Let $S_n$ be a symmetric random walk with $S_0=0$. Denote by $T_0$ the time of the first return of the walk to the origin. Show that $P(T_0=2k)=\frac{1}{2k-1}\binom{2k}{k}2^{-2k},k=1,2…$?
I know that starting at $0$, the random walk first hit $b$ at step $n$ is probability $\frac{|b|}{n}P(S_n=b)$. How can we use this to solve the problem?

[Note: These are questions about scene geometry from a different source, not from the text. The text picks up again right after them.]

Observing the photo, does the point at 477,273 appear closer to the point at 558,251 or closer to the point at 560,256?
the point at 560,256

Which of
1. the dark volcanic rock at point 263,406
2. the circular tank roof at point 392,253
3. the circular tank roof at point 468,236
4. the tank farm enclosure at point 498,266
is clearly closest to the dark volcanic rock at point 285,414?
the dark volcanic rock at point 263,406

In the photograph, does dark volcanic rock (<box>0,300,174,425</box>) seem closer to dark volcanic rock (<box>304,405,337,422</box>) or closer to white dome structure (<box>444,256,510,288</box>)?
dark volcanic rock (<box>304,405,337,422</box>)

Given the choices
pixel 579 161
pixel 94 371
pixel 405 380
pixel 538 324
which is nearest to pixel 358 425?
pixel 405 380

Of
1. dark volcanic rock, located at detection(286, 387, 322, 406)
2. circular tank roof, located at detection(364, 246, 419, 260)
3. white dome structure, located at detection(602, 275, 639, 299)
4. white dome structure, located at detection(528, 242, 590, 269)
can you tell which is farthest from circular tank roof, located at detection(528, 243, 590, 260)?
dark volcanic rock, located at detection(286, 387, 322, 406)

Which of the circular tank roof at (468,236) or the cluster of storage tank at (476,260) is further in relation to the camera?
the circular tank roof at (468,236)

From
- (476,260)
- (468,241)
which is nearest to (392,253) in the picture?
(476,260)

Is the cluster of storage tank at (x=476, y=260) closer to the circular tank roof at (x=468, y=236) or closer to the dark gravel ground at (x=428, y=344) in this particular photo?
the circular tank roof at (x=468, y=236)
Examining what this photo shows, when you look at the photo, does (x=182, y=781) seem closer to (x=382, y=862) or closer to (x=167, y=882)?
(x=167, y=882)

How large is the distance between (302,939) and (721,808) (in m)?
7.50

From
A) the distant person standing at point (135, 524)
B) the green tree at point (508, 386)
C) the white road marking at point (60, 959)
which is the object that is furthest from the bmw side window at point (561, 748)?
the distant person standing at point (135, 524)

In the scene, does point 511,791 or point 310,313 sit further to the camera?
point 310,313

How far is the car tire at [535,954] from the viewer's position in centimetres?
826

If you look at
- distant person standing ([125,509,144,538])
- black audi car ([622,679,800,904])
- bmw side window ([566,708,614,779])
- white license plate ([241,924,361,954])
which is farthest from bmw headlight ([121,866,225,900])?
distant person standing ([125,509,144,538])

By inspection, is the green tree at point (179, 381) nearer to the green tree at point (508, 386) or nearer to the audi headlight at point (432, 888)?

OK so Catalan number $C_{k}=\frac{1}{n+1}\binom{2n}{n}$. is the number of path that visite origin starting at the origin? ok then answer should be $\frac{1}{n+1}\binom{2n}{n}(\frac{1}{2})^{2n}$ which is still different from what we want.
Best Answer
Let $\mathsf{P}_k$ denote the law of a random walk started at $k$ and let $X_i=S_i-S_{i-1}$. Then for $n\ge 1$, \begin{align} \mathsf{P}_0(T_0=2n)&=\frac{1}{2}\mathsf{P}_0(T_0=2n\mid X_1=1)+\frac{1}{2}\mathsf{P}_0(T_0=2n\mid X_1=-1) \\ &=\mathsf{P}_1(T_0=2n-1)=\frac{1}{2n-1}\mathsf{P}_1(S_{2n-1}=0) \\ &=\frac{1}{2n-1}\mathsf{P_0}(S_{2n-1}=-1)=\frac{1}{2n-1}\binom{2n-1}{n}2^{-(2n-1)} \\ &=\frac{1}{2n-1}\binom{2n}{n}2^{-2n}. \end{align}